February 17, 1993: Eight inches of heavy snow falls overnight. We refill
the thistle seed feeder at 6:45 A.M. and worry when Gimpy does not appear by
7:00 A.M. with other goldfinches and chickadees. At noon she is at the
feeder with another goldfinch. The wind is strong and lifts her bent wing as
she clings to her perch on the feeder and pries seed from the opening.

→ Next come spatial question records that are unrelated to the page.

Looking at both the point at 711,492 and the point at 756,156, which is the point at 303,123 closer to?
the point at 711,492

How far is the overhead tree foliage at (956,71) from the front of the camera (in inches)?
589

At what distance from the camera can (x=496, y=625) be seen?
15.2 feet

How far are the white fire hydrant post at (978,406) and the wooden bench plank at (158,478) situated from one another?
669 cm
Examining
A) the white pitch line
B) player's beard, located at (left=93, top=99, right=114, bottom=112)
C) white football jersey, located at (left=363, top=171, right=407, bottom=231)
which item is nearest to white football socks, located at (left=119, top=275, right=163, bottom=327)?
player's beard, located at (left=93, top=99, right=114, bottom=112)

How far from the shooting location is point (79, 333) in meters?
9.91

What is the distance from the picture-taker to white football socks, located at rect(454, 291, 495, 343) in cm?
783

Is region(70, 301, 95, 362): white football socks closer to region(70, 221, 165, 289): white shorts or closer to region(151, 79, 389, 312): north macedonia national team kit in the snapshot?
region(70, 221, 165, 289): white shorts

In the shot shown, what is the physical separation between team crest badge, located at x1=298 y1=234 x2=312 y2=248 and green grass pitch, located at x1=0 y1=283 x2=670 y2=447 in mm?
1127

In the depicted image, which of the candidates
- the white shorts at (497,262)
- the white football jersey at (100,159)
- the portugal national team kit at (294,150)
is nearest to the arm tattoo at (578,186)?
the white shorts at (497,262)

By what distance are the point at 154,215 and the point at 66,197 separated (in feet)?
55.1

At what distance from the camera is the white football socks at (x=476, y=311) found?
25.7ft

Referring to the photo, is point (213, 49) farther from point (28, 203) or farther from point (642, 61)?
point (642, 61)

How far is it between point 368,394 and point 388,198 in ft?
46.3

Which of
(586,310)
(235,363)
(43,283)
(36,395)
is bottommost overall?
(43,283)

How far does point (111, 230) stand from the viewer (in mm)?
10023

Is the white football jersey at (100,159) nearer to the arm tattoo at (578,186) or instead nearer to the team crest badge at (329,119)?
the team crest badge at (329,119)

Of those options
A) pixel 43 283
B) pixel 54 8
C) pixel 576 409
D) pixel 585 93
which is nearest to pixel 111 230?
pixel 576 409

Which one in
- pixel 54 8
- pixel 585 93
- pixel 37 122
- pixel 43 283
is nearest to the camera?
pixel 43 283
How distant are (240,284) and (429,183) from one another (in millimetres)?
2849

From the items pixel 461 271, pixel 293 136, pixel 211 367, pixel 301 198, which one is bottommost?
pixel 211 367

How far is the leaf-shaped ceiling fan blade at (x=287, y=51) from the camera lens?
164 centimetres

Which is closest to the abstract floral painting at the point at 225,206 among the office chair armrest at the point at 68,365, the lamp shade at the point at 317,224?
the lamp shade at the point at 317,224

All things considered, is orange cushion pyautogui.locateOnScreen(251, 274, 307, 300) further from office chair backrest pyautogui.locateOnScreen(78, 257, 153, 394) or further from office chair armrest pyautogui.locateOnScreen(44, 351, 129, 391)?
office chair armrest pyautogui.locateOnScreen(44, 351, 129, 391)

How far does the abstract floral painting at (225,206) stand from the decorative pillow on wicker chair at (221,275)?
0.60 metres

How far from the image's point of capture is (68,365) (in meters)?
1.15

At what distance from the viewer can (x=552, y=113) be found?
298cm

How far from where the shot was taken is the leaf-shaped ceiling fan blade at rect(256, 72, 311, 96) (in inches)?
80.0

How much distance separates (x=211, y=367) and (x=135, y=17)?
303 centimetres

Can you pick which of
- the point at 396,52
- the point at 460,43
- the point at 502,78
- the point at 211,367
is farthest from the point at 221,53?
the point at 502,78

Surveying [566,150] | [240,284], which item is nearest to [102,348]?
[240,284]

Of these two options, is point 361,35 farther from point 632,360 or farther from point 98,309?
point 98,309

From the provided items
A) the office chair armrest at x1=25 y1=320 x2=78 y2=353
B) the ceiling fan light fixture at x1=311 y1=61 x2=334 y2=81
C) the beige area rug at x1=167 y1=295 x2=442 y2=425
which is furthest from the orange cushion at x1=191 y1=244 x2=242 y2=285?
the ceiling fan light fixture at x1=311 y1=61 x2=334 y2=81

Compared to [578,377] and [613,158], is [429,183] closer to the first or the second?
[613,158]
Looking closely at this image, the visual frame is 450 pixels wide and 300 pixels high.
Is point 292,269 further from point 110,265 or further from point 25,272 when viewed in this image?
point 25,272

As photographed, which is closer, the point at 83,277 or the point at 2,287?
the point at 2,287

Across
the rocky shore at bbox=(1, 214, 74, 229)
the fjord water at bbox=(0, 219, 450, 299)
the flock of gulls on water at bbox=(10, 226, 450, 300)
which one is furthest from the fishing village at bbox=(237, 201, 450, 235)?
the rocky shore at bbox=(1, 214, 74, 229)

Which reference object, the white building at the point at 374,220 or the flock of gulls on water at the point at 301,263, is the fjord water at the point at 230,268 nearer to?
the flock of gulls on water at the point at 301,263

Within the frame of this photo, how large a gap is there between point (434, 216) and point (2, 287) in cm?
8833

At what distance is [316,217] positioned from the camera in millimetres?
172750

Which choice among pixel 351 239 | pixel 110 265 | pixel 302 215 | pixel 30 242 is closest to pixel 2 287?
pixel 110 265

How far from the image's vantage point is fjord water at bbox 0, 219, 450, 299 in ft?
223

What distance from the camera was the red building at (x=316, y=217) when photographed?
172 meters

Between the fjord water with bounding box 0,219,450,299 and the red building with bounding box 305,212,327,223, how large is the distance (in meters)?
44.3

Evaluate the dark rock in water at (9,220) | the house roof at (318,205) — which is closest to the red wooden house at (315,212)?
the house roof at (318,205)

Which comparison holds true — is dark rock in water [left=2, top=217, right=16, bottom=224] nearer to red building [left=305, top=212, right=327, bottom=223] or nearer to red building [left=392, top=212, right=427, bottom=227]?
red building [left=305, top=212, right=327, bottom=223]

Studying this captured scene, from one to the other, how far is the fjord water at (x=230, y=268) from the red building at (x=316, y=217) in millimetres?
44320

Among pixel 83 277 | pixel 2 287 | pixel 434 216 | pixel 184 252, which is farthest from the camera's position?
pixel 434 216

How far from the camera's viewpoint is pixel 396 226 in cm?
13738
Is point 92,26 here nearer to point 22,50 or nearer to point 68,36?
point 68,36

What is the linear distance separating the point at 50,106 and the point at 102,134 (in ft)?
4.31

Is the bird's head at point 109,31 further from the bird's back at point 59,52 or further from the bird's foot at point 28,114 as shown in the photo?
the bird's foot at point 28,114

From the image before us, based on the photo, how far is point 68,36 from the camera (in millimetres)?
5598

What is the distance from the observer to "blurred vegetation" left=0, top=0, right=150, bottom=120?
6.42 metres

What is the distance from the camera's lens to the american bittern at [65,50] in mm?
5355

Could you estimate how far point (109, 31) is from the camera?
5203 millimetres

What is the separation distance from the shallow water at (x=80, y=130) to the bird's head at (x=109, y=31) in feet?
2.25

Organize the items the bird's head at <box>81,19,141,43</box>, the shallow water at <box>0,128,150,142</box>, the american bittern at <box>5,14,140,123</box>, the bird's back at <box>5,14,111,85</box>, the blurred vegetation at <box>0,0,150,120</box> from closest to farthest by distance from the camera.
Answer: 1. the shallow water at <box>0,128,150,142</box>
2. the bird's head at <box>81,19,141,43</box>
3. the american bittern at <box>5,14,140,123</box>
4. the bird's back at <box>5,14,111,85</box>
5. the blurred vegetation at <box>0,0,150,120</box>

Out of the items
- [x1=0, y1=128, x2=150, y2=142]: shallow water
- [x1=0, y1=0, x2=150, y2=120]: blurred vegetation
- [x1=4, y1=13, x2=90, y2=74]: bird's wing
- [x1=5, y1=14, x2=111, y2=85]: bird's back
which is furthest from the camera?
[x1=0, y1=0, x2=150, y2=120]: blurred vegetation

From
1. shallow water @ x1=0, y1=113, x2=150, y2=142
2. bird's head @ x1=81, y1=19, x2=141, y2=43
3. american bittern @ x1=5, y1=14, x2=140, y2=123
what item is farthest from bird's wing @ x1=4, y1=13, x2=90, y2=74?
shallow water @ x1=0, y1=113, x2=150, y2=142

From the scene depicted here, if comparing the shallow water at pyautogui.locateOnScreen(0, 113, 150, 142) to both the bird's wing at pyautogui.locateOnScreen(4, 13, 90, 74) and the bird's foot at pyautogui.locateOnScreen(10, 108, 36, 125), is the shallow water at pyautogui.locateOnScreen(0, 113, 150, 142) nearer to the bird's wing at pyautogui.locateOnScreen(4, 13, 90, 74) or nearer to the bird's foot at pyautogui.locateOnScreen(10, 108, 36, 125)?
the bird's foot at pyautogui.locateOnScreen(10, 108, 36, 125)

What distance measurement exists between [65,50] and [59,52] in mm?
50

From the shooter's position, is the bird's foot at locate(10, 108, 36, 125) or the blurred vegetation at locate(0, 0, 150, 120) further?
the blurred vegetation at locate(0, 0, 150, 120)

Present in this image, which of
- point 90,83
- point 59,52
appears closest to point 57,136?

February 22, 1993: The third snowstorm in ten days leaves a light fluffy
eight inches that is blowing about. Gimpy is at the feeder at 6:45 A.M. when
we look out. Her flight is awkward but stronger. At noon I watch her fly
northeast from the feeder to a maple tree well beyond the chicken coop. At
12:30 P.M., Gimpy is on the front feeders. This is the first time we have
seen her there since early February. When the other goldfinches leave the
feeder, she flies off with them, showing a hint of the typical goldfinch
dipping flight. She has to launch herself from the top of the tube feeder,
but she is now part of the flock. We decide to rename her ‘Spunky’.
March 4, 1993: Spunky feeds mainly at the back porch feeders. Her flight
shows less frantic beating. She holds her course through the air.
March 13, 1993: A “white hurricane” with strong winds and snow drifts of four
feet of snow smother any thoughts of early spring. We remove the feeders to
save them in the fierce wind. Spunky feeds at the back feeders as soon as
they are returned to their places. Temperatures are very low.
March 27, 1993: The snow melts quickly as the sun strengthens. The total
snowfall was over one hundred and twelve inches since the end of January.
Today the goldfinch flock feeds on the opening poplar catkins high in the
trees. Spunky is among the flock but continues to visit the feeders on the
back porch each day. We find it harder and harder to keep track of her among
the other goldfinch.
April 21, 1993: The goldfinches are active in the trees. Their high sweet
song, with its final upward note, sounds like a giddy chorus when many sing.
A solitary goldfinch perches on the top of a maple tree near the stream. I
cannot see the bird clearly, but I hope it is Spunky. She has not come to
the feeders for many days.
Today, recalling Spunky’s resilient spirit, I am ready for whatever storms
the remaining months of this winter may bring.